I gather that there is no Minister here who can reply to this Debate and that no notice has been given to the Minister. It is within the rules that up to 10.30 p.m. anyone may talk, but it is contrary to the spirit of the House to raise matters to which no Minister can reply and of which no Minister has been given notice, and, therefore, I protest.

Mr. Carmichael

I admit, Mr. Speaker, that this Debate was very quickly arranged, but as you know we have raised this matter not suddenly but constantly. I admit the limited notice given to the Parliamentary Secretary that we would raise this matter. I agree that we could have had a better opportunity had the Minister been here, but we had ample time. I hope, Sir, you will appreciate the fact that we regard this matter very seriously and that even if we have stretched, we have not broken, the procedure on Adjournment. We have not done so to put anyone at a disadvantage, but rather to make known to the Department and to the Minister how seriously we feel this position.

Mr. Emrys Hughes

Perhaps I ought to make some explanation and offer an apology to you, Mr. Speaker, for the way in which this matter was raised. It was raised on a Ministry of Labour answer to a Question that I put.
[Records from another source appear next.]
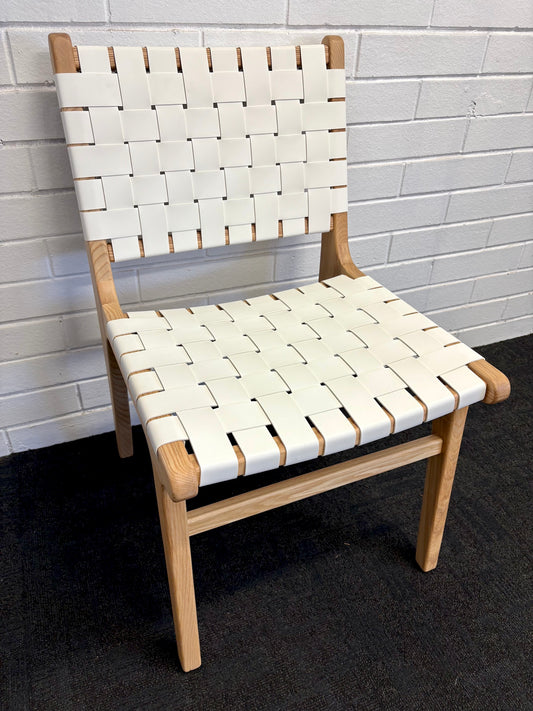 The Shawnee - White Dining Chair, features an ash frame and white saddle leather. It has a strapped seat and back. Colours, natural frame with white leather. Measures 510 wide X 420 depth X 460 Seat height. Back height 840. Angle.
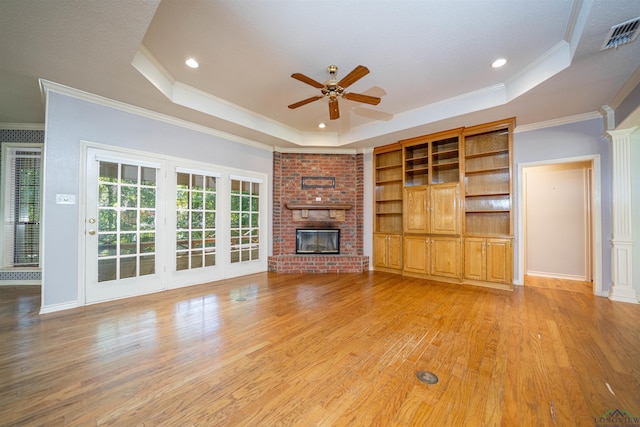 9211 Elm Tree Cir, Tyler, TX 75703 - unfurnished living room with a raised ceiling, ceiling fan, ornamental molding, light wood-style flooring, and a fireplace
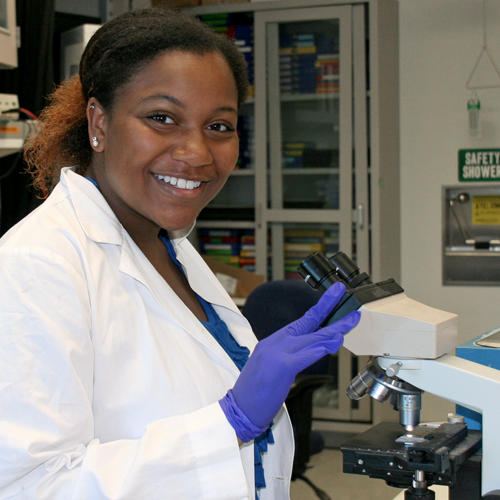Photo of undergraduate student Sierra Porter standing beside a large microscope.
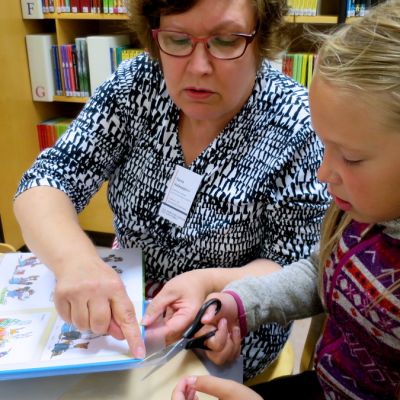 Silmälasipäinen nainen auttaa kontaktimuovin leikkamisessa nuorta tyttöä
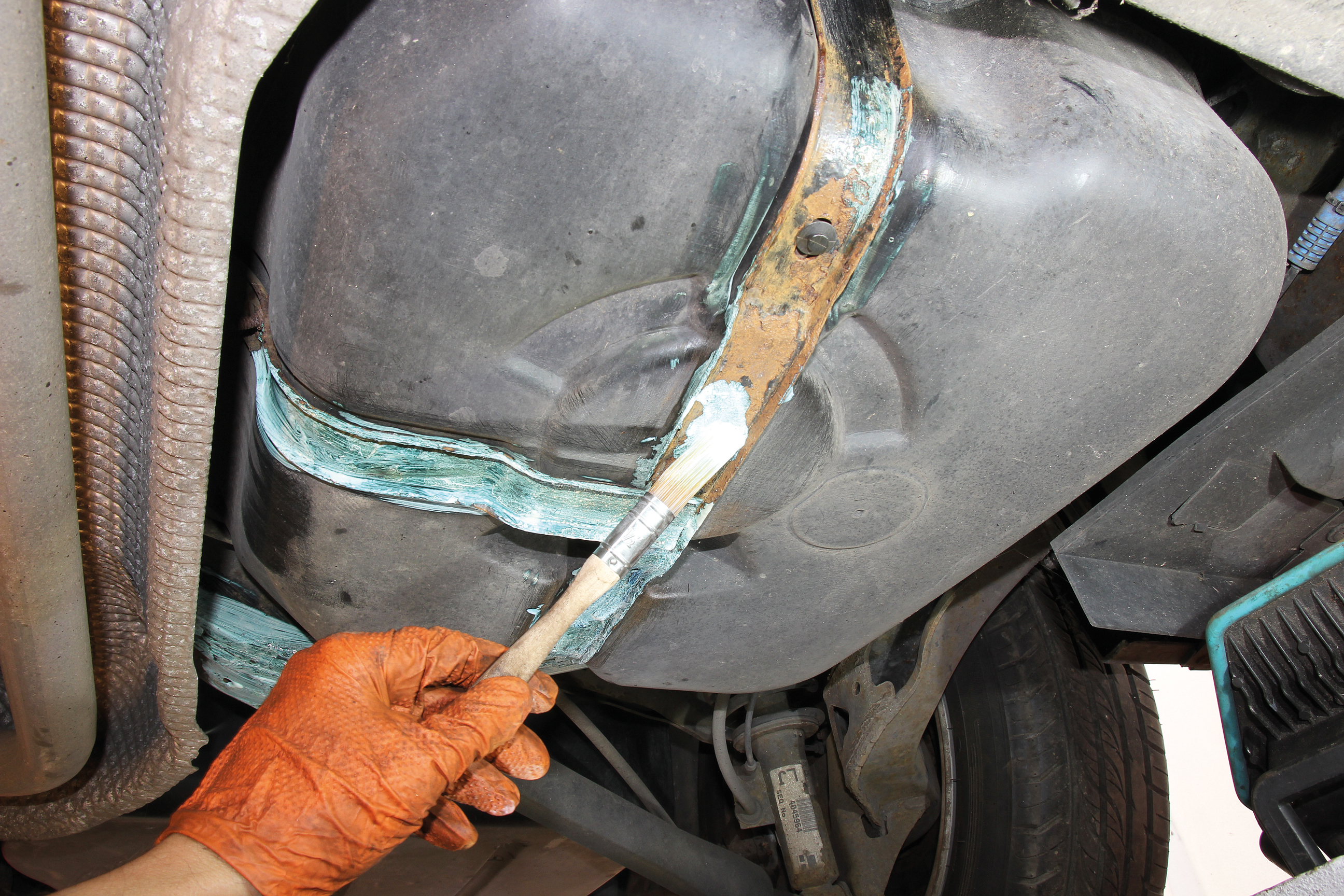 Rusty petrol tank straps are fixed with a wire brush, rust inhibitor, metal paint and a coat of Prolan. 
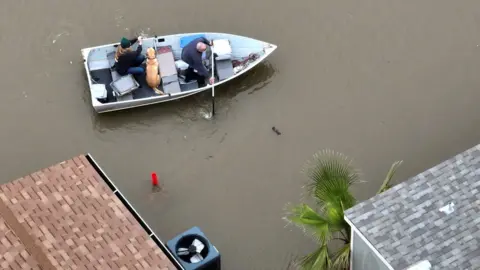 Reuters A man rows a boat with a woman and a dog in floodwater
As the Minister of Labour was represented here, I thought we were in Order in asking the Parliamentary Secretary to the Ministry of Labour to draw the attention of the Minister to this urgent question. Arising out of that, I can quite understand how, in the process of the Debate, the matter may have approached the wider question of housing in Scotland. We did our best to draw the attention of the Minister to that matter, and the Minister for that Department was here, and that was how it arose.

Mr. Speaker

I do not say that this is out of Order, but I do not think it is quite in accordance with our practice. That was all I wanted to say.

Adjourned accordingly at Nine minutes past Ten o'Clock.